Stated goal A: In the discussion, how long does Wbm1058 say it has been since they edited the article?
Stated goal B: Reproduce the discussion word for word, from "Sure, Wbm1058. I" to "comment on it).".

I guess it's time to archive some of the threads, which have long been addressed or are outdated and talk about an article still in a very different shape compared to its current form. They just cause confusion. --Matthiaspaul (talk) 00:07, 1 July 2014 (UTC)
@Matthiaspaul: He's talking to you:
It's been over two years since I edited this article, and I've only made half a dozen edits, but maybe I'll try to help. Wbm1058 (talk) 21:26, 29 June 2014 (UTC)
Sure, Wbm1058. I for one would certainly welcome other constructive and capable editors contributing to this article as well.
Of course, I took Neumation's comments under consideration, although they reveal that he isn't an expert on the subject (it doesn't matter at all to me, it's just odd, because he emphasized it so much - and this is also the only reason, why I feel obligated to comment on it).

Some records
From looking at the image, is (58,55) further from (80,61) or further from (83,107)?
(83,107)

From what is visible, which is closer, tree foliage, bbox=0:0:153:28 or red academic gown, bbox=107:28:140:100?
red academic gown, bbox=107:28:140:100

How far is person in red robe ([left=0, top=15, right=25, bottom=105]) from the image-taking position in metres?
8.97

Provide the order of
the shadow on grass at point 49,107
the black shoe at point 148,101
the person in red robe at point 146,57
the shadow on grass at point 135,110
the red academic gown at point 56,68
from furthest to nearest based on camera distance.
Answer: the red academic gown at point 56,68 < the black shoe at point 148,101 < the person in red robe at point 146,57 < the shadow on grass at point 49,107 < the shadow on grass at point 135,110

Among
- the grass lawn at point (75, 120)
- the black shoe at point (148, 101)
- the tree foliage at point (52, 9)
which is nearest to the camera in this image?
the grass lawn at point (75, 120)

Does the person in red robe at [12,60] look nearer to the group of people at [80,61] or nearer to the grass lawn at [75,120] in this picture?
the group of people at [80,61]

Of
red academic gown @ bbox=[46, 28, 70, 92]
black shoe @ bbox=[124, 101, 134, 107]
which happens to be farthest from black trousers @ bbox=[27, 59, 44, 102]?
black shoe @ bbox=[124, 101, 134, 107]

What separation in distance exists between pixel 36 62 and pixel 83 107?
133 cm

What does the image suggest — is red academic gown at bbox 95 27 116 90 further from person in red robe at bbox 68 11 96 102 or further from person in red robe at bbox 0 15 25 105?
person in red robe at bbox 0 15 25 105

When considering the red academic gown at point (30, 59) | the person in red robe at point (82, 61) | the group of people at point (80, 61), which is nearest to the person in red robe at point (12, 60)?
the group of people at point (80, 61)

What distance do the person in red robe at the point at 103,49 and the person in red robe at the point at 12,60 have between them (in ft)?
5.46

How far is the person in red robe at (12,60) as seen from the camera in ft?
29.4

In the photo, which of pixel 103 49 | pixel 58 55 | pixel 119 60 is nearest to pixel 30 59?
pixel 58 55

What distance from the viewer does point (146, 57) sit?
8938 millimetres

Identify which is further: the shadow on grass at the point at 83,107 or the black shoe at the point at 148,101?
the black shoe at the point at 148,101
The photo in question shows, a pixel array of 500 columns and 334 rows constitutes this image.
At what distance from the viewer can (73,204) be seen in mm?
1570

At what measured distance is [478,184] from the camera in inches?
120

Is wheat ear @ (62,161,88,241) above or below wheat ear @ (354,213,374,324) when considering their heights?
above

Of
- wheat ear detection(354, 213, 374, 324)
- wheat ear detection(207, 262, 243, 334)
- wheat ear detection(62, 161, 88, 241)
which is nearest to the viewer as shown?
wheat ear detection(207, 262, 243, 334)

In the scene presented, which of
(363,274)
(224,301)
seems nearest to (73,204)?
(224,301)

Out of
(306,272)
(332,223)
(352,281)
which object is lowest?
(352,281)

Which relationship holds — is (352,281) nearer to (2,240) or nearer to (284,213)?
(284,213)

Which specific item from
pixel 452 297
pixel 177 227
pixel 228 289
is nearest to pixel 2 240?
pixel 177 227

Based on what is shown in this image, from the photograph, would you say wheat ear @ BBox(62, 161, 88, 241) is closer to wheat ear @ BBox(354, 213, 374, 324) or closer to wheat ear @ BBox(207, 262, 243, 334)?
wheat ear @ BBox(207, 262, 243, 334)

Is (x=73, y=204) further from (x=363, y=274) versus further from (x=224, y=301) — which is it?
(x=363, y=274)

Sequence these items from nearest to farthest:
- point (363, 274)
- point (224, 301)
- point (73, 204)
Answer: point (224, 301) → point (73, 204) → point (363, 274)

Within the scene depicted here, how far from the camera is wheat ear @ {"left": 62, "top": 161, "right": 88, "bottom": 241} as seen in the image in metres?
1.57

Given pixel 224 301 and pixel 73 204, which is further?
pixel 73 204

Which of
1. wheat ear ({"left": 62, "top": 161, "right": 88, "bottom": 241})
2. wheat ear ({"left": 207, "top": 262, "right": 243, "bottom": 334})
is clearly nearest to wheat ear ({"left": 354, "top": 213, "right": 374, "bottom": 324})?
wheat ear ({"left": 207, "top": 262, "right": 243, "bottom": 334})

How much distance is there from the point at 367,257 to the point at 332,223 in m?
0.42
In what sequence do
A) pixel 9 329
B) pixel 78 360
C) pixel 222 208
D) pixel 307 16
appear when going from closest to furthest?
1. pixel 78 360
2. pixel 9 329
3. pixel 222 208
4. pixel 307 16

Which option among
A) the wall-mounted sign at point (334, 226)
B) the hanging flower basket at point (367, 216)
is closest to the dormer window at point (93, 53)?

Correct result A: Over two years.

Correct result B:
Sure, Wbm1058. I for one would certainly welcome other constructive and capable editors contributing to this article as well.
Of course, I took Neumation's comments under consideration, although they reveal that he isn't an expert on the subject (it doesn't matter at all to me, it's just odd, because he emphasized it so much - and this is also the only reason, why I feel obligated to comment on it).